We push past our signals. We breathe shallowly through the stress. We get things done. But the cost is often dysregulation—a nervous system that never quite gets to complete its cycles of activation and rest.
This is where body-based practices become essential—not as luxury, but as medicine.
Touch, breath, and somatic awareness are how we begin to come home to ourselves in the middle of an unsettled world.
A warm hand on your chest.
A deep exhale that takes you by surprise.
A moment of noticing: I’m holding my jaw again. My shoulders are up to my ears. I’m not even fully here.
These are the small portals of return.
In Somatic Experiencing®, we learn to track the nervous system’s rhythms—subtle shifts in sensation, the movement of activation, the natural impulses toward rest or completion. We don’t force the system to relax. We listen to what it’s needing, where it’s stuck, and how to support it through gentle awareness and containment.
Sometimes, this happens through dialogue.
Sometimes, it happens through touch.
The right kind of touch—attuned, non-invasive, grounded—can help the body remember safety. Not in a conceptual way, but in the tissues, the fascia, the breath. It speaks directly to the places words can’t reach. It says: You don’t have to carry this alone. You can soften now. You can come out.
In a world that doesn’t always feel safe, we need spaces where the body can feel safe again.
Not perform safety. Not pretend it. But truly experience it.
This is how regulation happens—not through forcing calm, but by following the body’s pace.
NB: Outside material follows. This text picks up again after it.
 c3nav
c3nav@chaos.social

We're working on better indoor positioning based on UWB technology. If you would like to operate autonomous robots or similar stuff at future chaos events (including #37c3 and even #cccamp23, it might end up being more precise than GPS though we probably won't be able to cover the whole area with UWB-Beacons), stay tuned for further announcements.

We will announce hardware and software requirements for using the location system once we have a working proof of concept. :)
Letting the thaw be slow. Letting the bloom come in layers. Letting the nervous system take its time finding the ground again.
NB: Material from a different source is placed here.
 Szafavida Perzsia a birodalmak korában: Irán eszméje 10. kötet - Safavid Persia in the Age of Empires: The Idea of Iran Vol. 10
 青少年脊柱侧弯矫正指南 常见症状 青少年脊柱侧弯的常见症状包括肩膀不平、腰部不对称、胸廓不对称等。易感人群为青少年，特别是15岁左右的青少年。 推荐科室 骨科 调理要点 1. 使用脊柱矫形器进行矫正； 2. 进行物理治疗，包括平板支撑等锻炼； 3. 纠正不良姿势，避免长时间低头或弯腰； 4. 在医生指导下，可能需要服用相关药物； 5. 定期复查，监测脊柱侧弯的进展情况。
So if this spring feels strange—if you’re more anxious than energized, more tender than excited—you’re not doing it wrong. You’re in a seasonal shift. One that’s happening both inside you and all around you.
You are allowed to emerge slowly.
You are allowed to need support.
You are allowed to hold joy and fear in the same breath.
Let your nervous system be in the season it’s in.
Let touch and breath be your tools for recalibration.
Let nature’s rhythm remind you: there is no rush.
You are not late. You are not too much.
You are becoming—just as the world is.
And that is enough.
We are here to support all of the ways that this season is moving through you.